Przytocz słowo w słowo wszystkie poniższe wpisy i pomiń obrazki.

**Zbiór danych:**
◇ ◇ ◇ ◇ ◇
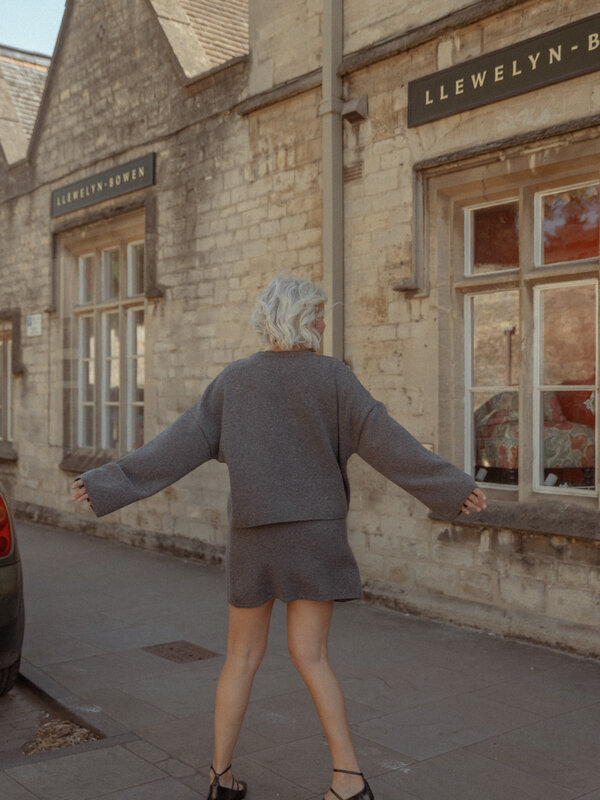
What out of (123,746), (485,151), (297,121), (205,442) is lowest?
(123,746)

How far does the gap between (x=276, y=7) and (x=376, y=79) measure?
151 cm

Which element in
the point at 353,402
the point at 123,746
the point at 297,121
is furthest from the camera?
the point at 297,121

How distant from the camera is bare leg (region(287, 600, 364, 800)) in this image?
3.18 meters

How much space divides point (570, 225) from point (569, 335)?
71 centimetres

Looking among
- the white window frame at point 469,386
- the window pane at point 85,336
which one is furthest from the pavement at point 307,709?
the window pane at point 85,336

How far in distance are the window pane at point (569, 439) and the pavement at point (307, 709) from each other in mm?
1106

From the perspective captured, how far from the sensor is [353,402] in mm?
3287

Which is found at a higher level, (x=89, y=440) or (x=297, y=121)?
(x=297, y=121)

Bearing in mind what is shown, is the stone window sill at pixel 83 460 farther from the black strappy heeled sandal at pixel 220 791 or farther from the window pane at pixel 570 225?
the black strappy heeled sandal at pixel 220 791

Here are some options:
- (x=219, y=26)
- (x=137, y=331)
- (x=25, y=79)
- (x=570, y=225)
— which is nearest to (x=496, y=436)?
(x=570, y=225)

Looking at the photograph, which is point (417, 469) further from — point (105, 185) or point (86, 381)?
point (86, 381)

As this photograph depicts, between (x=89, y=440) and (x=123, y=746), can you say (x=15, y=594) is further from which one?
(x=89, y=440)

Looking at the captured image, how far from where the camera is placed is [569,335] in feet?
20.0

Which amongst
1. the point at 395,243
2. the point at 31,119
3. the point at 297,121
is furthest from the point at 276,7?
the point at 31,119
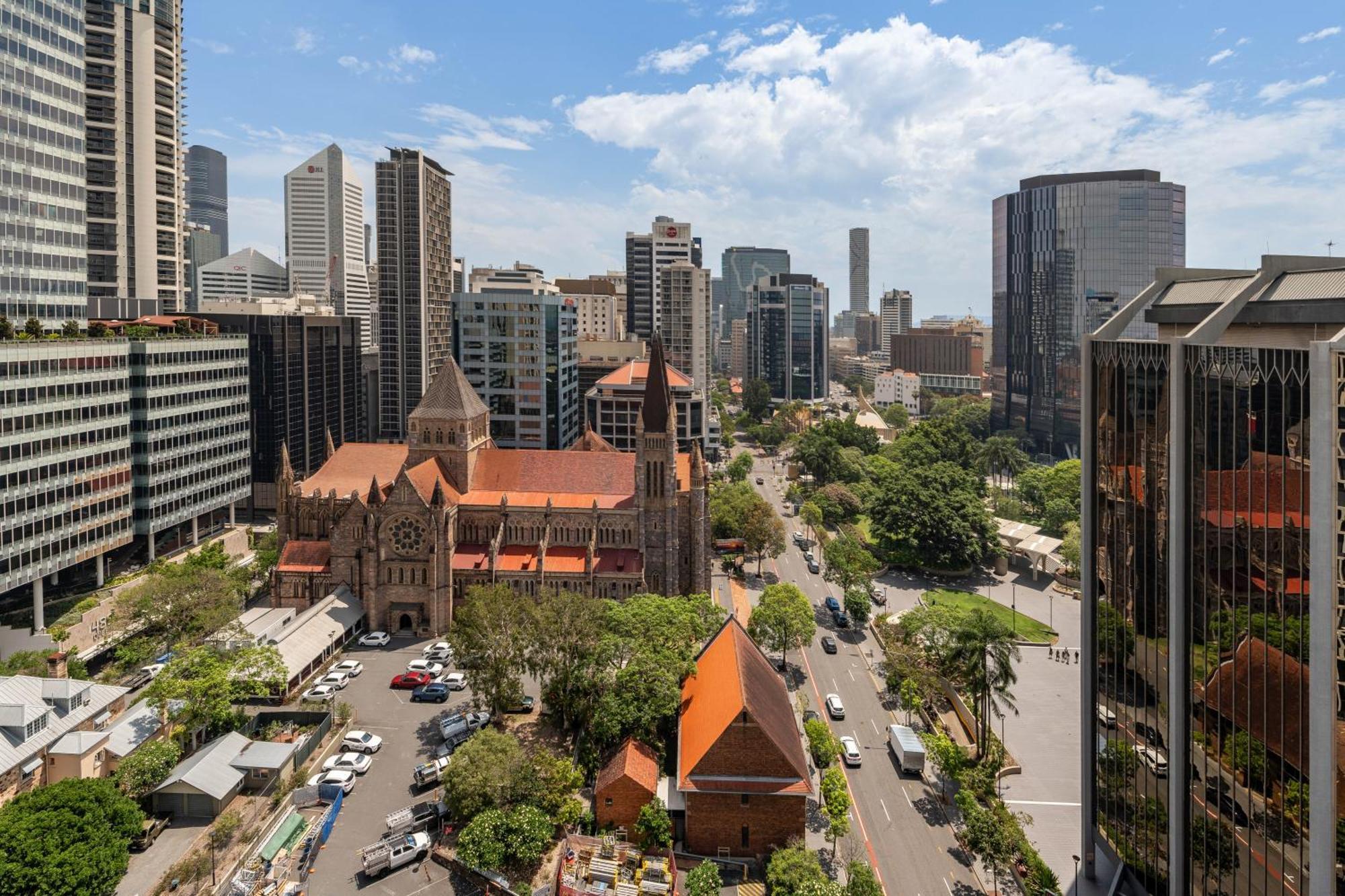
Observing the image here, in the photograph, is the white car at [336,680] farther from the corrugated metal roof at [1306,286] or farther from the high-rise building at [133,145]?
◇ ◇ ◇ ◇ ◇
**Wynik:**
What out of (123,746), (485,151), (297,121), (205,442) is lowest?
(123,746)

How far does the gap between (x=276, y=7) and (x=376, y=79) measure?
151 cm

Which element in
the point at 353,402
the point at 123,746
the point at 297,121
is furthest from the camera?
the point at 297,121

How distant from the camera is bare leg (region(287, 600, 364, 800)) in this image?
3.18 meters

How much space divides point (570, 225) from point (569, 335)?
71 centimetres

Looking among
- the white window frame at point 469,386
- the window pane at point 85,336
which one is furthest from the pavement at point 307,709?
the window pane at point 85,336

How far in distance are the window pane at point (569, 439) and the pavement at point (307, 709) from each other in mm?
1106

From the perspective captured, how far from the sensor is [353,402] in mm?
3287

Which is found at a higher level, (x=89, y=440) or (x=297, y=121)?
(x=297, y=121)

Bearing in mind what is shown, is the stone window sill at pixel 83 460 farther from the black strappy heeled sandal at pixel 220 791 or farther from the window pane at pixel 570 225?
the black strappy heeled sandal at pixel 220 791

Here are some options:
- (x=219, y=26)
- (x=137, y=331)
- (x=25, y=79)
- (x=570, y=225)
— which is nearest to (x=496, y=436)?
(x=570, y=225)

Looking at the photograph, which is point (417, 469) further from — point (105, 185) or point (86, 381)?
point (86, 381)

As this photograph depicts, between (x=89, y=440) and (x=123, y=746), can you say (x=15, y=594) is further from which one?
(x=89, y=440)

Looking at the captured image, how far from where the camera is placed is [569,335] in feet?
20.0

Which amongst
1. the point at 395,243
2. the point at 31,119
3. the point at 297,121
is furthest from the point at 276,7?
the point at 31,119
Observing the image here, in the photograph, is the white car at [336,680] farther from the corrugated metal roof at [1306,286] or farther from the high-rise building at [133,145]?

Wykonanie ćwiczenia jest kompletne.